Seorang teman memutuskan membeli mobil baru dan melepas mobil lamanya ke pedagang mobil seken. Mobil yang dilepas adalah Toyota Innova tahun 2009, sedangkan mobil baru yang dipilihnya Toyota Yaris keluaran terbaru.
Tentu saja karena harga mobil lamanya hanya dihargai tak sampai Rp 100 juta, teman ini harus menyiapkan dana yang lumayan besar agar bisa membawa pulang mobil incarannya.
Memang ada pilihan untuk membeli secara kredit. Tapi, karena malas berutang dan tak ingin disibukkan dengan urusan membayar cicilan setiap bulan, si teman ini mantap dengan melakukan pembayaran tunai.
Hanya saja, dia sedikit kecele. Tadinya, ia berharap masih mendapat keringanan pajak pembelian mobil. Dari berita yang dibacanya, sampai akhir Mei 2021 ini, pemerintah masih memberikan fasilitas keringanan pajak penjualan atas barang mewah (PPnBM).
Dengan kebijakan tersebut, PPnBM atas pembelian mobil baru ditiadakan, karena ditulis sebesar 0 (nol) persen, atau berarti ada insentif pajak 100 persen. Adapun pada bulan berikutnya, yakni periode Juni-Agustus 2021, PPnBM hanya diberikan insentif 50 persen.

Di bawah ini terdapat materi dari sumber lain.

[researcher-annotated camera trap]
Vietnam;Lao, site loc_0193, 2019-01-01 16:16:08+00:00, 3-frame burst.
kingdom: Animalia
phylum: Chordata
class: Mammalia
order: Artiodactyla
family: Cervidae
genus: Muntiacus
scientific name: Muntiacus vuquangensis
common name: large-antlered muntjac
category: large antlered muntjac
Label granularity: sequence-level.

Bahkan, jika dibeli pada periode September-November 2021, insentif pajaknya tinggal 25 persen, artinya jumlah uang yang harus dikeluarkan konsumen semakin besar untuk komponen pajak atas pembelian mobil.
Masuk akal bila teman saya itu ingin buru-buru membeli mobil, mengingat bulan Mei sudah hampir berakhir. Sayangnya, perhitungan pajak tersebut bukan dihitung saat pemesanan mobil yang telah diikat dengan pembayaran uang muka, tapi saat mobil diserahkan penjual ke si pembeli.
Masalahnya, teman saya dijanjikan pihak dealer mobil, penyerahan mobil baru akan dilakukan sekitar Juli atau Agustus 2021. Jadi, ada inden selama 2 hingga 3 bulan.
Maka, insentif pajak yang dinikmati teman saya hanya 50 persen, bukan 100 persen seperti yang diinginkannya. Ya, daripada tidak dapat insentif sama sekali, masih lumayan.
Pertanyaan saya, dengan inden sekian lama, apakan bisa dikatakan daya beli masyarakat, khususnya konsumen mobil, sudah pulih? Bukankah yang kita baca di media masa, sejak pandemi melanda negara kita, perekonomian nasional mengalami kelesuan luar biasa?
Memang, kalau mengacu pada angka laju pertumbuhan ekonomi nasional, karena dampak pandemi Covid-19, sejak kuartal II 2020, Indonesia mengalami pertumbuhan yang negatif.
Jika pada kuartal II 2020, angkanya minus 5,32 persen, maka pada data terbaru, yakni kuartal I 2021, terjadi perbaikan menjadi minus 0,74 persen.Â
Dugaan para pengamat, termasuk prediksi Kementerian Keuangan, pada akhir tahun ini, Indonesia akan mencatatkan pertumbuhan yang positif.
Namun, jika yang diamati hanya sektor otomotif, tentu parameternya berbeda. Soalnya, yang disorot adalah daya beli kalangan menengah ke atas. Kesan sekilas, kelompok ini masih punya dana menganggur yang selama ini ditempatkan di bank.
Jadi, tak perlu heran bila saat ini membeli mobil baru, terpaksa bersabar menunggu 2 hingga 3 bulan, baru mobilnya diserahkan ke si pemesan. Kondisi ini mirip saja dengan masa sebelum pandemi.
Tapi, jangan buru-buru menyimpulkan daya beli masyarakat sudah pulih. Berbicara masyarakat, artinya membicarakan semua kelas, dari bawah hingga atas. Dan, mayoritas berada di lapisan bawah.
Nah, mereka yang berada di lapisan bawah tersebut banyak yang kehilangan mata pencaharian. Bagaimana memutar roda perekonomian agar lapangan kerja kembali terbuka, menjadi PR terbesar, baik bagi pemerintah, maupun pihak swasta.Â
Salah satu cara memutar roda perekonomian itu adalah bila mereka yang masih punya kekuatan dana, tidak menunda-nunda berbelanja. Maka, dilihat dari sisi ini, membeli mobil baru yang inden 3 bulan itu, dapat dibaca sebagai hal yang positif.